Start of Supplied entries

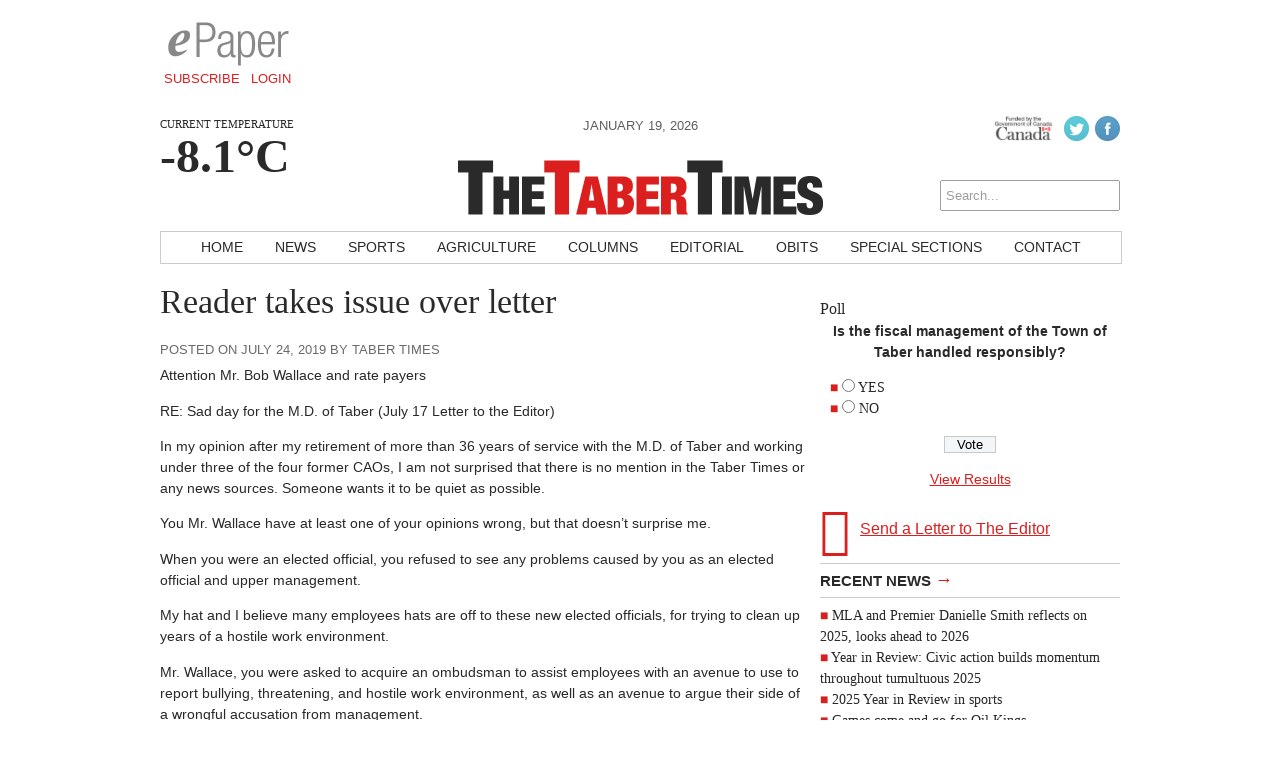

--- FILE ---
content_type: text/html; charset=utf-8
request_url: https://www.google.com/recaptcha/api2/aframe
body_size: 268
content:
<!DOCTYPE HTML><html><head><meta http-equiv="content-type" content="text/html; charset=UTF-8"></head><body><script nonce="xwuznJoGX0MC0zu4jQRcXg">/** Anti-fraud and anti-abuse applications only. See google.com/recaptcha */ try{var clients={'sodar':'https://pagead2.googlesyndication.com/pagead/sodar?'};window.addEventListener("message",function(a){try{if(a.source===window.parent){var b=JSON.parse(a.data);var c=clients[b['id']];if(c){var d=document.createElement('img');d.src=c+b['params']+'&rc='+(localStorage.getItem("rc::a")?sessionStorage.getItem("rc::b"):"");window.document.body.appendChild(d);sessionStorage.setItem("rc::e",parseInt(sessionStorage.getItem("rc::e")||0)+1);localStorage.setItem("rc::h",'1768787151544');}}}catch(b){}});window.parent.postMessage("_grecaptcha_ready", "*");}catch(b){}</script></body></html>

End of Supplied entries

# The task:
The answer should be the records above, unchanged, with the pictures omitted.

# Output for this exercise:
--- FILE ---
content_type: text/html; charset=utf-8
request_url: https://www.google.com/recaptcha/api2/aframe
body_size: 268
content:
<!DOCTYPE HTML><html><head><meta http-equiv="content-type" content="text/html; charset=UTF-8"></head><body><script nonce="xwuznJoGX0MC0zu4jQRcXg">/** Anti-fraud and anti-abuse applications only. See google.com/recaptcha */ try{var clients={'sodar':'https://pagead2.googlesyndication.com/pagead/sodar?'};window.addEventListener("message",function(a){try{if(a.source===window.parent){var b=JSON.parse(a.data);var c=clients[b['id']];if(c){var d=document.createElement('img');d.src=c+b['params']+'&rc='+(localStorage.getItem("rc::a")?sessionStorage.getItem("rc::b"):"");window.document.body.appendChild(d);sessionStorage.setItem("rc::e",parseInt(sessionStorage.getItem("rc::e")||0)+1);localStorage.setItem("rc::h",'1768787151544');}}}catch(b){}});window.parent.postMessage("_grecaptcha_ready", "*");}catch(b){}</script></body></html>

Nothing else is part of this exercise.